Jika usianya sudah lebih dari 6 bulan, berikan ia minuman rehidrasi, misalnya oralit. Pada anak yang sudah diberi MPASI, pastikan asupan nutrisi dari makanan cukup.

Berikan makanan yang lembut dan mudah dicerna dan hindari pemberian makanan berserat. Jangan memberikan jus buah atau soda, karena akan memperparah diare. Orang tua juga sebaiknya tidak memberikan anak obat tanpa berkonsultasi dengan dokter terlebih dahulu.
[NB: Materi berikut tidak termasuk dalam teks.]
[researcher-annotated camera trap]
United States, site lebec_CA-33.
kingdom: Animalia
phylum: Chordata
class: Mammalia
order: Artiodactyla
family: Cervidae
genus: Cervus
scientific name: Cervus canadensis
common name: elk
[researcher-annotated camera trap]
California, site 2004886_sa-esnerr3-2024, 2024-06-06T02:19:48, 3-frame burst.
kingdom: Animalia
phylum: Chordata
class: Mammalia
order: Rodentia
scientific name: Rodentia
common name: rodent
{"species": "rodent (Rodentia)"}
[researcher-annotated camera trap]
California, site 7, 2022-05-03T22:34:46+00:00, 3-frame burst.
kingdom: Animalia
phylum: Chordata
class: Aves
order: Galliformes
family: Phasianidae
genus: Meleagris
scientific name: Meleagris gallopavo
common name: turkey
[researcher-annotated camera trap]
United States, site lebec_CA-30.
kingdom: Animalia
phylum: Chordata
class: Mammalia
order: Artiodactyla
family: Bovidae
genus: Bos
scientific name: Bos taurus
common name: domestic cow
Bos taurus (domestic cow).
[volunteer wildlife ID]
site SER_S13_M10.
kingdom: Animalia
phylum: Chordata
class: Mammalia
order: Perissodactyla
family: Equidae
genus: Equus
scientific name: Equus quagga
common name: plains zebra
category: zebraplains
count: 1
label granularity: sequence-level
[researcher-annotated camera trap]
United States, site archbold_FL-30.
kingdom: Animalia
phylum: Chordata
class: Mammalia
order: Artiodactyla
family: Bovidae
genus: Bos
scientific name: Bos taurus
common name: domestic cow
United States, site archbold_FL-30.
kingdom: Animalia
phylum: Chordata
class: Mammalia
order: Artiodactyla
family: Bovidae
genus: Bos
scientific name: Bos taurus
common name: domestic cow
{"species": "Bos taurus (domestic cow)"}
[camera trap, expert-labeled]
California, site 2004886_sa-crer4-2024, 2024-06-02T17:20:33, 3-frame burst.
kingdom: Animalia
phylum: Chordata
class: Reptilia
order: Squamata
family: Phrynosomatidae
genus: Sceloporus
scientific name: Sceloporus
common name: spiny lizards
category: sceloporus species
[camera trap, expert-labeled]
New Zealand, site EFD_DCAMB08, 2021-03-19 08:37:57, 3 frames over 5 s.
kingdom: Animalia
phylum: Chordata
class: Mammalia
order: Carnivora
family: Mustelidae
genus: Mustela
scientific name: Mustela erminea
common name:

Karena sebagian besar diare pada anak disebabkan oleh virus, maka obat-obatan antibiotik tidak perlu diberikan. Antibiotik hanya diberikan jika diare disebabkan oleh bakteri. Diare akibat infeksi virus dapat sembuh dengan sendirinya dalam waktu beberapa hari, namun tetap pantau kondisi anak dan berikan ia asupan cairan yang cukup.

Jika gejala diare pada anak semakin berat atau terdapat gejala yang perlu diwaspadai, seperti sesak napas, BAB berdarah, kejang, atau pingsan, segeralah bawa ia ke rumah sakit atau klinik terdekat untuk mendapatkan penanganan lebih lanjut.

Pencegahan Diare pada Anak

Mengingat kasus diare pada anak masih sangat banyak di Indonesia, orang tua perlu melakukan langkah-langkah pencegahan yang efektif. Diare pada anak dapat dicegah melalui beberapa cara berikut ini:

  • Menjaga kebersihan lingkungan, terutama sumber air minum. Pastikan air dan makanan yang dikonsumsi bersih dan matang.
  • Membiasakan anak untuk mencuci tangan sebelum dan sesudah makan, setelah buang air kecil atau buang air besar, juga setelah memegang benda kotor.
  • Memberikan ASI pada anak berusia <2 tahun untuk meningkatkan daya tahan tubuhnya.
  • Memberikan anak makanan yang bergizi dan bermanfaat untuk pencernaannya, misalnya nanas yang diduga bisa menangkal infeksi bakteri penyebab diare
  • Memberikan anak vaksin rotavirus.

Seperti telah dikatakan sebelumnya, diare pada anak bisa juga disebabkan oleh hal-hal lain. Jika penyebabnya adalah alergi atau penyakit tertentu, sebaiknya tanyakan kepada dokter mengenai cara pencegahan yang paling sesuai dengan kondisi anak.